A federal judge in Nashville ruled Tuesday that county and city governments may not impose taxes on online travel companies for services offered to customers under existing hotel occupancy laws.
A federal judge in Nashville ruled Feb. 21, 2011, county and city governments may not impose taxes on online travel companies for services offered to customers under existing hotel occupancy laws. (File photo)
U.S. District Judge Aleta A. Trauger ruled that companies like Expedia Inc. do not operate as hotels and are independent entities that negotiate in arms-length transactions. As such, online travel companies serve only as a conduit for consumers wishing to make reservations at a discounted rate.
The decision ended a nearly four-year legal battle that pitted more than 70 Tennessee counties and 56 municipalities, including the city of Murfreesboro, in a class-action lawsuit against some of the best-known online travel companies in the country.
Trauger said the Tennessee General Assembly had “failed to keep up with the times,” referring to the lack of tax laws designed for online commerce.
As part of her decision, Trauger also said local governments had overreached, noting the Enabling Act, which gives cities and counties the authority to enact parallel taxes as the state, was not applicable.
“It is ultimately the role of the state legislature,” she said, “to enact revenue statues that clearly state the scope and application of the tax laws and, upon identifying any potential revenue shortfalls in their application, to address those perceived shortfalls by appropriate legislation.”
If the General Assembly intends to permit county and city governments to “tax the retail rate paid by consumers to the online travel companies for hotel bookings, the legislature may do so through appropriate statutory language,” she said.
In June 2010, the Murfreesboro City Council joined the class-action lawsuit, which was led by the city of Goodlettesville.
“This was done because it was the City Council’s contention that regardless of whether a visitor makes a reservation for local accommodations from a computer or directly in person, it should not make any difference to whether the hotel tax is levied,” said Chris Shofner, public information officer for the city of Murfreesboro.
Shofner said city officials had not yet reviewed the decision, adding he would not speculate as to how “this ruling will affect future taxation.”
However, he said the current budget includes more than $850,000 in occupancy tax revenue, which was collected from hotels located in Murfreesboro.
The decision comes on the heels of two other setbacks for local governments.

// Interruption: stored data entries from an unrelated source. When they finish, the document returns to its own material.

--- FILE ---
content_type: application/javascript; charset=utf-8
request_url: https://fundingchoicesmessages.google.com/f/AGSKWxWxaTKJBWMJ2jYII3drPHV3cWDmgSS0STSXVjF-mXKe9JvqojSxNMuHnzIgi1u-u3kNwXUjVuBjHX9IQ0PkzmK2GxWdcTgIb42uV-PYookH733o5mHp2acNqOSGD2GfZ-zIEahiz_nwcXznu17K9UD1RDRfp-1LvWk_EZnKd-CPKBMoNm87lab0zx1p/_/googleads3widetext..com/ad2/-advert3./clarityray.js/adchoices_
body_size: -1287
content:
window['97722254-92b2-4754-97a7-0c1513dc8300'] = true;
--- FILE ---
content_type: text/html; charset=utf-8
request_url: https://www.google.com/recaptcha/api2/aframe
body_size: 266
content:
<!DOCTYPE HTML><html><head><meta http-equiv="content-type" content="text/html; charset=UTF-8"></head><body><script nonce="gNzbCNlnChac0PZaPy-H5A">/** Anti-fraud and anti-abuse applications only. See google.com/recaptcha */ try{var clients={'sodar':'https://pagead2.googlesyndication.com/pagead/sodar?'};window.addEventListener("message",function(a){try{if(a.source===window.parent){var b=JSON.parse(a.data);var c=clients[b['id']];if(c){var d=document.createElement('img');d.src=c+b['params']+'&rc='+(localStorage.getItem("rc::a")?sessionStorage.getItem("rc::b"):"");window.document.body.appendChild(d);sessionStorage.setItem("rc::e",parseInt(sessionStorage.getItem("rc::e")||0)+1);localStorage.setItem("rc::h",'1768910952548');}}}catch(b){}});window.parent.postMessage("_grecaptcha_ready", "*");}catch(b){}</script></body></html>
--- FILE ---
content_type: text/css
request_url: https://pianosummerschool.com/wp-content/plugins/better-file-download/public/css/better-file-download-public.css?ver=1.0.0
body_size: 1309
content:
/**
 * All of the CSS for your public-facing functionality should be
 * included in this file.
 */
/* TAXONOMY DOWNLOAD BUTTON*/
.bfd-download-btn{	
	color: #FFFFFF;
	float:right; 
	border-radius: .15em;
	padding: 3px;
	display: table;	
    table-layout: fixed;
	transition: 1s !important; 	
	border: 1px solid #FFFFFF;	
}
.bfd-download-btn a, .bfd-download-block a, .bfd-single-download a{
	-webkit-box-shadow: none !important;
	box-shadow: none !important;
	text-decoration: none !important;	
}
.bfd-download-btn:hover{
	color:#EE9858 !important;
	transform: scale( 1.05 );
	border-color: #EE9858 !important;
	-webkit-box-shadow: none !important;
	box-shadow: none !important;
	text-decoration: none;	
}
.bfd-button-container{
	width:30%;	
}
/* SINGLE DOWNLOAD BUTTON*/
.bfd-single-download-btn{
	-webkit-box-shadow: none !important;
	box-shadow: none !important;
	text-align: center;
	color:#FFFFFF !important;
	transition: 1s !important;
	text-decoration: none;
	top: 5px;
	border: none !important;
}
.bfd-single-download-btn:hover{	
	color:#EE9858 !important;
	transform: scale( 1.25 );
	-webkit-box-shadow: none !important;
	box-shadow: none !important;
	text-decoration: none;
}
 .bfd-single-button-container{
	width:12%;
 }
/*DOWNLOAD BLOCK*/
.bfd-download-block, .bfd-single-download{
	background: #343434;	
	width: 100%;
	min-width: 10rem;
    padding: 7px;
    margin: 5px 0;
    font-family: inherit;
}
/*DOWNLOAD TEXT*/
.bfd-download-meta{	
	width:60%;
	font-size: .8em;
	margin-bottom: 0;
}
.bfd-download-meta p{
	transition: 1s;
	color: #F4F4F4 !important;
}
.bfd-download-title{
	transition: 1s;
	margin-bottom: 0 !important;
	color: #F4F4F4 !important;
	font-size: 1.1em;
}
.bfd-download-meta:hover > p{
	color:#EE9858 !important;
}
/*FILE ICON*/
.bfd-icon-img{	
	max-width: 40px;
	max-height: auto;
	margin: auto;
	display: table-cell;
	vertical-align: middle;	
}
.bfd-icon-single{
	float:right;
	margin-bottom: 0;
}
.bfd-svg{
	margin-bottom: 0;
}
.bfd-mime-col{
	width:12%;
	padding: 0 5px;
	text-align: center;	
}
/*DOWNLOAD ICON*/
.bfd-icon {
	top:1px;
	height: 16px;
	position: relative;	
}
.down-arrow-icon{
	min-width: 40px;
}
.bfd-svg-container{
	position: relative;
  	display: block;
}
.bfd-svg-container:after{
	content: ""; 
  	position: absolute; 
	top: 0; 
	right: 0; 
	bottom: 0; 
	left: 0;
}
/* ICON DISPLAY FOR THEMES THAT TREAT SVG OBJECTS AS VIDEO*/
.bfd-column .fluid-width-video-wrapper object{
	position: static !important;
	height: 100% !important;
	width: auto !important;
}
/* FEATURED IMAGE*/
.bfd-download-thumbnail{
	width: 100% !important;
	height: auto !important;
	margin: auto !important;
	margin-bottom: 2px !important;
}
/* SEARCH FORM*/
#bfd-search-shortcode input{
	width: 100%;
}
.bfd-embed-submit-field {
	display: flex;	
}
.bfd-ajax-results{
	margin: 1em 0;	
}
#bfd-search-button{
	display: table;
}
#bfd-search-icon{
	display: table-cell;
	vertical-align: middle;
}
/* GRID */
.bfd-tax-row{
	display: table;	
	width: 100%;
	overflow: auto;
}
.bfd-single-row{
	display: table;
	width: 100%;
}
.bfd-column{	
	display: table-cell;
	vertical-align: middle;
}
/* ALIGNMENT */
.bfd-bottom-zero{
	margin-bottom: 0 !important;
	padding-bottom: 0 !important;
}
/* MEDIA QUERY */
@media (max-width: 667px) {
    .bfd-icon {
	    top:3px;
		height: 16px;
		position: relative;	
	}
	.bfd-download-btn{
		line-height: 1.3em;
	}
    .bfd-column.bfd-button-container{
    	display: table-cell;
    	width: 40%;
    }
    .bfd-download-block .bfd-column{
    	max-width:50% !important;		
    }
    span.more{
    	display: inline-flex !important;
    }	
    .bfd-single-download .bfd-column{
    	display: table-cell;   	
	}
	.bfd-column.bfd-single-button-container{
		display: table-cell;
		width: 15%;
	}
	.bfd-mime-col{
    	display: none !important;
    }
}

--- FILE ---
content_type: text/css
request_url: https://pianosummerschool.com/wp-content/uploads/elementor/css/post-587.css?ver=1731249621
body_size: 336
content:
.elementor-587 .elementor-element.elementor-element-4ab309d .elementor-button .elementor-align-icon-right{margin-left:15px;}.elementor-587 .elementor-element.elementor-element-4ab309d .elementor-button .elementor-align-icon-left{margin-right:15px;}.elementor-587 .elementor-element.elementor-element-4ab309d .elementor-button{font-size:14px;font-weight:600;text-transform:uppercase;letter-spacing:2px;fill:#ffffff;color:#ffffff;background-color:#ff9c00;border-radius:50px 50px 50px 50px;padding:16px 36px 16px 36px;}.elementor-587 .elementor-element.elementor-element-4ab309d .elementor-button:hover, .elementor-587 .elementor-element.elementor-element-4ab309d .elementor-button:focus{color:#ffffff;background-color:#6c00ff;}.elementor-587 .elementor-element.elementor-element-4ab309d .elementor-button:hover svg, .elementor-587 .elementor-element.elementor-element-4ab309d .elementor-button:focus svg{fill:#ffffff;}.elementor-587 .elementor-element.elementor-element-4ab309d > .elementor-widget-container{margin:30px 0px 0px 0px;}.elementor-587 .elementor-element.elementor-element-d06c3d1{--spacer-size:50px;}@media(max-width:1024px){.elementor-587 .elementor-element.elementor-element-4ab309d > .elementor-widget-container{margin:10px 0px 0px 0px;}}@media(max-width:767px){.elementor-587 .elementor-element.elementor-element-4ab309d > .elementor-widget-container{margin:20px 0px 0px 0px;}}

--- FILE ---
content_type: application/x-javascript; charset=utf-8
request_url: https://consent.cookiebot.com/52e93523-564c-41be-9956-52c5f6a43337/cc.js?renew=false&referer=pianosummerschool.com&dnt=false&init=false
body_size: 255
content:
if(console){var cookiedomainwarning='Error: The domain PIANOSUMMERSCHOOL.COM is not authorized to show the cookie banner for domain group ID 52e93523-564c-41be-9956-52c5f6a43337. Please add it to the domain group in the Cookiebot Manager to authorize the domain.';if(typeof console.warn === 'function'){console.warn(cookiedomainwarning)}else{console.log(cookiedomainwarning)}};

The Kentucky Supreme Court and the Pennsylvania Commonwealth Court also dismissed similar lawsuits using the same logic.
“We are pleased that these three courts have properly interpreted the law, and correctly concluded that online travel companies do not operate hotels or underpay taxes,” said Joseph Rubin, president of the Interactive Travel Services Association.
Rubin said the ruling proves that filing class-action lawsuits against online travel companies in other states should cease.
“We hope other municipalities will recognize this clear trend and will read these thorough, well-reason opinions,” Rubin said. “As demonstrated by these strong opinions, there is little basis for this litigation that some states and localities have pursued, (which) end up simply wasting taxpayer resources.”